● **Saved data entries**:
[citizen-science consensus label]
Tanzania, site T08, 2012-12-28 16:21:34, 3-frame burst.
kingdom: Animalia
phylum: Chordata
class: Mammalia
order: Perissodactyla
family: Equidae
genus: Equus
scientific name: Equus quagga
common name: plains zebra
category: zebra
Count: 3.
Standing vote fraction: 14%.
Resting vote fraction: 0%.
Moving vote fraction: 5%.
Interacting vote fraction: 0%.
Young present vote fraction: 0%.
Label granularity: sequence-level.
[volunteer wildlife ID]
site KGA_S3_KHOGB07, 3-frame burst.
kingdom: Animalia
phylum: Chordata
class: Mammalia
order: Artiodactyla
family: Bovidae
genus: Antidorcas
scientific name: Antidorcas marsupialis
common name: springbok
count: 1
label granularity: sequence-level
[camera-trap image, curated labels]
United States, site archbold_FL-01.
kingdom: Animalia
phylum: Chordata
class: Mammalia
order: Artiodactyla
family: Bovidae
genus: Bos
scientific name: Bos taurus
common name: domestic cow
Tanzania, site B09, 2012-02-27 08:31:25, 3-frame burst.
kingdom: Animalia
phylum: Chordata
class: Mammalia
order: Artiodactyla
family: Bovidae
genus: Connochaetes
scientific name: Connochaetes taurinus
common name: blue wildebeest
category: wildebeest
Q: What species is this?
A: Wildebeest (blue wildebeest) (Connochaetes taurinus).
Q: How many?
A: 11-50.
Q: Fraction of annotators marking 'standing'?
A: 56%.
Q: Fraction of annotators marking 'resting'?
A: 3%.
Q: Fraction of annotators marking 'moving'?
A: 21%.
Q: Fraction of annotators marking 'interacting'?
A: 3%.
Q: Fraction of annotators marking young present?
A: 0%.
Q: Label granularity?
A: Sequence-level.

● **Task item**: An exact copy of every record above is required.

● **Answer for this exercise**:
[citizen-science consensus label]
Tanzania, site T08, 2012-12-28 16:21:34, 3-frame burst.
kingdom: Animalia
phylum: Chordata
class: Mammalia
order: Perissodactyla
family: Equidae
genus: Equus
scientific name: Equus quagga
common name: plains zebra
category: zebra
Count: 3.
Standing vote fraction: 14%.
Resting vote fraction: 0%.
Moving vote fraction: 5%.
Interacting vote fraction: 0%.
Young present vote fraction: 0%.
Label granularity: sequence-level.
[volunteer wildlife ID]
site KGA_S3_KHOGB07, 3-frame burst.
kingdom: Animalia
phylum: Chordata
class: Mammalia
order: Artiodactyla
family: Bovidae
genus: Antidorcas
scientific name: Antidorcas marsupialis
common name: springbok
count: 1
label granularity: sequence-level
[camera-trap image, curated labels]
United States, site archbold_FL-01.
kingdom: Animalia
phylum: Chordata
class: Mammalia
order: Artiodactyla
family: Bovidae
genus: Bos
scientific name: Bos taurus
common name: domestic cow
Tanzania, site B09, 2012-02-27 08:31:25, 3-frame burst.
kingdom: Animalia
phylum: Chordata
class: Mammalia
order: Artiodactyla
family: Bovidae
genus: Connochaetes
scientific name: Connochaetes taurinus
common name: blue wildebeest
category: wildebeest
Q: What species is this?
A: Wildebeest (blue wildebeest) (Connochaetes taurinus).
Q: How many?
A: 11-50.
Q: Fraction of annotators marking 'standing'?
A: 56%.
Q: Fraction of annotators marking 'resting'?
A: 3%.
Q: Fraction of annotators marking 'moving'?
A: 21%.
Q: Fraction of annotators marking 'interacting'?
A: 3%.
Q: Fraction of annotators marking young present?
A: 0%.
Q: Label granularity?
A: Sequence-level.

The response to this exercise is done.